Includes a built-in evaluation framework to assess the performance of RAG pipelines and other LLM applications. This allows users to measure the accuracy, relevance, and efficiency of their systems. Metrics include faithfulness, context relevance, and answer similarity. Supports automated evaluation using various datasets and evaluation metrics.
pip install llama-index.,2. Choose a data connector to load your data. For example, use SimpleDirectoryReader to load documents from a directory: from llama_index import SimpleDirectoryReader; documents = SimpleDirectoryReader(input_dir="./data").load_data().,3. Build an index over your documents. Use VectorStoreIndex for semantic search: from llama_index import VectorStoreIndex; index = VectorStoreIndex.from_documents(documents).,4. Create a query engine to interact with the index: query_engine = index.as_query_engine().,5. Query the index using the query engine: response = query_engine.query("What is the document about?").,6. Customize the index and query engine with different parameters and settings to optimize performance and accuracy.A legal firm uses LlamaIndex to build a system that answers questions about legal documents. Lawyers can upload contracts and case files, and the system quickly retrieves relevant information to answer complex legal queries, saving time and improving accuracy. The system leverages semantic search to understand the context of the questions.
A company uses LlamaIndex to create a searchable knowledge base from internal documents, wikis, and manuals. Employees can easily find answers to their questions and access relevant information, improving productivity and reducing reliance on manual searches. The system supports multiple data formats and integrates with existing enterprise systems.
A software company integrates LlamaIndex into its customer support chatbot. The chatbot can access and retrieve information from product documentation, FAQs, and support tickets to provide accurate and helpful responses to customer inquiries, improving customer satisfaction and reducing support costs. The chatbot uses RAG to provide up-to-date information.
Researchers use LlamaIndex to analyze large datasets of scientific papers and reports.

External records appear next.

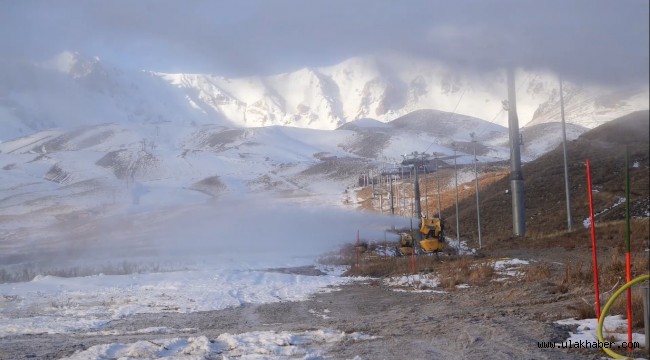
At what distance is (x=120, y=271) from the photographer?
117 feet

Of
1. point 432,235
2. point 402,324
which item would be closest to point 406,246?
point 432,235

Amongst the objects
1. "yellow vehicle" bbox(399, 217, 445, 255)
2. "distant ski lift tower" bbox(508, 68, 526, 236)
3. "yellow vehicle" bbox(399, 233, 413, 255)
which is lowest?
"yellow vehicle" bbox(399, 233, 413, 255)

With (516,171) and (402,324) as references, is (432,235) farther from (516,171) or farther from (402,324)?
(402,324)

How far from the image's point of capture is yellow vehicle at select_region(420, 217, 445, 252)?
3073 centimetres

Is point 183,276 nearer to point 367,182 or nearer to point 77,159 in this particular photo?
point 367,182

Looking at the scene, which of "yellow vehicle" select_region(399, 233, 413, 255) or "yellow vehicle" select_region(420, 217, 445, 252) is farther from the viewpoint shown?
"yellow vehicle" select_region(399, 233, 413, 255)

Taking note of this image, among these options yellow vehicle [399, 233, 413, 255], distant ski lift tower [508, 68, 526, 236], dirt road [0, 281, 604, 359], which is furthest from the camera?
yellow vehicle [399, 233, 413, 255]

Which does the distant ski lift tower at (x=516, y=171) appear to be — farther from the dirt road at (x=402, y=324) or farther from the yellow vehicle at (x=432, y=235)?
the dirt road at (x=402, y=324)

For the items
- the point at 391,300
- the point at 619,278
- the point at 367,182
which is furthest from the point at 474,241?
the point at 367,182

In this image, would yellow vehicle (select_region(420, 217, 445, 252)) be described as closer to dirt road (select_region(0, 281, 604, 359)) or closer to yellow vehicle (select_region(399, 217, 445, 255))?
yellow vehicle (select_region(399, 217, 445, 255))

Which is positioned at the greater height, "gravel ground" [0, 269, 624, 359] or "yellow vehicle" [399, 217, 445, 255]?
"yellow vehicle" [399, 217, 445, 255]

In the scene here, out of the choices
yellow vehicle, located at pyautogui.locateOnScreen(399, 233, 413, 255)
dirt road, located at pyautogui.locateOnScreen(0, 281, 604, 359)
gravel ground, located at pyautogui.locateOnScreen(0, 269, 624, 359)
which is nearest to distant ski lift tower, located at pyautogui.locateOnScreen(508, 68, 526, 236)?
gravel ground, located at pyautogui.locateOnScreen(0, 269, 624, 359)

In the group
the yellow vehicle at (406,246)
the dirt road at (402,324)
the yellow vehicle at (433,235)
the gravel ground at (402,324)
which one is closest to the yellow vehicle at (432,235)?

They can quickly extract key insights, identify relevant information, and generate summaries, accelerating the research process and enabling more efficient literature reviews. The system supports advanced search and filtering capabilities.
AI developers benefit from LlamaIndex by accelerating the development of LLM-powered applications. It provides pre-built components and tools to streamline data ingestion, indexing, and querying, reducing development time and complexity. It allows developers to focus on building innovative solutions rather than low-level infrastructure.
Data scientists can leverage LlamaIndex to build and deploy LLM-based solutions for data analysis and knowledge discovery. The framework simplifies the process of integrating data from various sources, building indexes, and querying data, enabling data scientists to extract valuable insights from their datasets more efficiently.
Software engineers can use LlamaIndex to integrate LLM capabilities into their applications. The framework provides a flexible and extensible platform for building intelligent features such as chatbots, question-answering systems, and data analysis tools, enhancing the functionality and user experience of their software products.
Researchers can utilize LlamaIndex to build and test LLM-based applications for their research. The framework offers tools for data ingestion, indexing, and querying, enabling researchers to quickly prototype and evaluate different approaches to their research problems. It also supports integration with various LLMs and evaluation metrics.
Open Source (Apache 2.0). LlamaIndex Cloud: Free tier (limited usage), Paid plans with increased limits and features, and Enterprise options with custom pricing.